St. Lorenzo Ruiz was born 1594 in Manilla in the Philippines. His father was Chinese, and his mother was Filipino. Both of his parents were Christians and ensured that Lorenzo received a strong education in the Faith.



Lorenzo enjoyed serving as an altar boy in his youth. He was educated by the Dominicans. When he was a young man, Lorenzo decided to join the Dominican Confraternity of the Most Holy Rosary.

The modern church of the Minor Basilica of Our Lady of the Rosary, National Shrine of San Lorenzo Ruiz where he used to Serve as a layman and a scribe.


Lorenzo married a native Filipino woman named Rosario. The two of them had three children. Their family led a holy, ordinary life.


In 1636, Lorenzo was falsely accused of killing a Spaniard. To escape arrest, he fled to a ship that was about to sail for Japan. Onboard were three Dominican priests and a layman who had leprosy.


At the time when the ship arrived in Okinawa, the Japanese government was persecuting Christians. So Lorenzo was arrested for being a Christian. His captors ordered him to renounce his faith, but he refused. He was imprisoned for two years.


Then, in 1637, Lorenzo’s captors took him and his companions to Nagasaki. They gave Lorenzo and his companions the choice to renounce the Christian Faith or be tortured and killed.
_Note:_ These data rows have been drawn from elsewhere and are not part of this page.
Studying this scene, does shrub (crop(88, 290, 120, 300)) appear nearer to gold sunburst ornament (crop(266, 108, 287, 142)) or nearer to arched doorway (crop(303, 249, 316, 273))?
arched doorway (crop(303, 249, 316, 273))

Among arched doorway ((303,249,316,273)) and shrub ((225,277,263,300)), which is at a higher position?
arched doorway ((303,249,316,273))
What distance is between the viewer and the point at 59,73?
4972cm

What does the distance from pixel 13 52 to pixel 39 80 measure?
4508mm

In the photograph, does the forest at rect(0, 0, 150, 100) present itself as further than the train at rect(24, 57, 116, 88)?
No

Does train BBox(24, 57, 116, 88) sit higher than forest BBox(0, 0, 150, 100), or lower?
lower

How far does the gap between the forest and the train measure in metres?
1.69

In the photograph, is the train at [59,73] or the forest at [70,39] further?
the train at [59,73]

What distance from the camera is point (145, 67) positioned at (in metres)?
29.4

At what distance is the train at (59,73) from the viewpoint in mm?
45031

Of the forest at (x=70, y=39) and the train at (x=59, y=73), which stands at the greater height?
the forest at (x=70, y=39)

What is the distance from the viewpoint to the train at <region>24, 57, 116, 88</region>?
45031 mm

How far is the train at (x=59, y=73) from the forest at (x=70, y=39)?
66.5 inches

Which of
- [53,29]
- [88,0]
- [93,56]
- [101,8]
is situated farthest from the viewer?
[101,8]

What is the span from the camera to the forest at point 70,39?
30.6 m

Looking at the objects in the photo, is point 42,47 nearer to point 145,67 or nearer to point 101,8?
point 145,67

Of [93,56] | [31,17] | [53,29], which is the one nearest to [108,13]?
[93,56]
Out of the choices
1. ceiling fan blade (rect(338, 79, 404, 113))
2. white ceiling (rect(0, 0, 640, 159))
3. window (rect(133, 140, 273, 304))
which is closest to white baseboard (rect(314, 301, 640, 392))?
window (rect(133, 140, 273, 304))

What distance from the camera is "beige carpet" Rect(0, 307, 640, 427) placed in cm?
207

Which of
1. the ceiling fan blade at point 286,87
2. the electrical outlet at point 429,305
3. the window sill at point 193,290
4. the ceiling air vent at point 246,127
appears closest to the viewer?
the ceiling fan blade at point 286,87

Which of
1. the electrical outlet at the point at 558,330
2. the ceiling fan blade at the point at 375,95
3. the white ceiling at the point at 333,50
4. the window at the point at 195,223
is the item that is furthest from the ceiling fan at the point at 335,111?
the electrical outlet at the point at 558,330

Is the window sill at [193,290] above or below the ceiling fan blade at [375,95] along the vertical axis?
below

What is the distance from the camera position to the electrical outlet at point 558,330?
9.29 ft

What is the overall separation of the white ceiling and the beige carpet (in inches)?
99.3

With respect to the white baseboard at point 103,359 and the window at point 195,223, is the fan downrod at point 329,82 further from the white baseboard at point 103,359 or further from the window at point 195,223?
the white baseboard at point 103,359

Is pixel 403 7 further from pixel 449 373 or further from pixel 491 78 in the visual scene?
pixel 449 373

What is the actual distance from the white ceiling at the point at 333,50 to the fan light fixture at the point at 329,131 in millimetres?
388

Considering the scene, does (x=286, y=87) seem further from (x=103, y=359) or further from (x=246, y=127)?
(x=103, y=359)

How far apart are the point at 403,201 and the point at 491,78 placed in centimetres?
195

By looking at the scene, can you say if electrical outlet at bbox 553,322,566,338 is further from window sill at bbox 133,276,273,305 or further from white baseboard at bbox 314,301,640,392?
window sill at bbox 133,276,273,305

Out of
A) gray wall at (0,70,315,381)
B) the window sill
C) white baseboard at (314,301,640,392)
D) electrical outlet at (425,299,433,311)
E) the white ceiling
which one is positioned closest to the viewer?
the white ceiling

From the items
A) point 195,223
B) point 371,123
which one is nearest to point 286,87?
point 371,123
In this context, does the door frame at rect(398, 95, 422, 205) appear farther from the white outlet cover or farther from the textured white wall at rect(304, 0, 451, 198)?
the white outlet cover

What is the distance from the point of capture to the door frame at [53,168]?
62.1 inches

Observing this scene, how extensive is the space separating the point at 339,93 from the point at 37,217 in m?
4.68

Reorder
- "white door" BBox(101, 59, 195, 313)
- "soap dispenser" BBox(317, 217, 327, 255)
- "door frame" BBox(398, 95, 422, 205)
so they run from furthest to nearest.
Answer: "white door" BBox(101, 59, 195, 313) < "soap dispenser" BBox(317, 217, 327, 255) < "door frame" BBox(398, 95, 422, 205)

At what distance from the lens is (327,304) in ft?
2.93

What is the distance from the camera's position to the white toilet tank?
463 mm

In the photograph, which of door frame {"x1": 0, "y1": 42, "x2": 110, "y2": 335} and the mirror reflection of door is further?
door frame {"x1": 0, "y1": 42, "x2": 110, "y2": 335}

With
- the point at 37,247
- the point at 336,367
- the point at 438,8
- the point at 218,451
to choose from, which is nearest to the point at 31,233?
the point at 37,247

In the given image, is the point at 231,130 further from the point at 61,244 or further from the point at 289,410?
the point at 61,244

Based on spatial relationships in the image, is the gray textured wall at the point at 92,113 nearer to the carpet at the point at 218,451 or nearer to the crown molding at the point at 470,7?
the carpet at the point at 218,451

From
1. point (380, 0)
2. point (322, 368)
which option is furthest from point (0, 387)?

First, Lorenzo and his companions were tortured by water. Their captors poured water into their mouths so forcefully that it came out their noses and ears. Lorenzo and his companions refused to renounce their Faith, despite this torture.


Lorenzo and his companions were then tortured through tsurushi or “gallows and pit,” in which victims are hung upside down with a rope around their ankles and a gash cut in their head to prevent very much blood from gathering in their heads.


The torturers left one hand untied so that the victims could use the hand to show they were willing to renounce their Faith. But Lorenzo refused to renounce his Faith. He died from blood loss and suffocation, after two days of torture. His companions also held steadfast to the point of death.


As Lorenzo prepared to die, he said, “I am a Catholic and wholeheartedly do accept death for God. Had I a thousand lives, all these to Him I shall offer. Do with me as you please.”



St. Lorenzo Ruiz was beatified in 1981 by Pope St. John Paul II at a ceremony in the Philippines, the first beatification ceremony to be held outside the Vatican.